* _Task inputs_:
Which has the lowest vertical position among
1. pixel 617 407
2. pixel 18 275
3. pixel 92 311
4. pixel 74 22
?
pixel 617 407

* _The problem_: Reproduce every one of the entries above verbatim, line for line.

* _Answer for this exercise_:
Which has the lowest vertical position among
1. pixel 617 407
2. pixel 18 275
3. pixel 92 311
4. pixel 74 22
?
pixel 617 407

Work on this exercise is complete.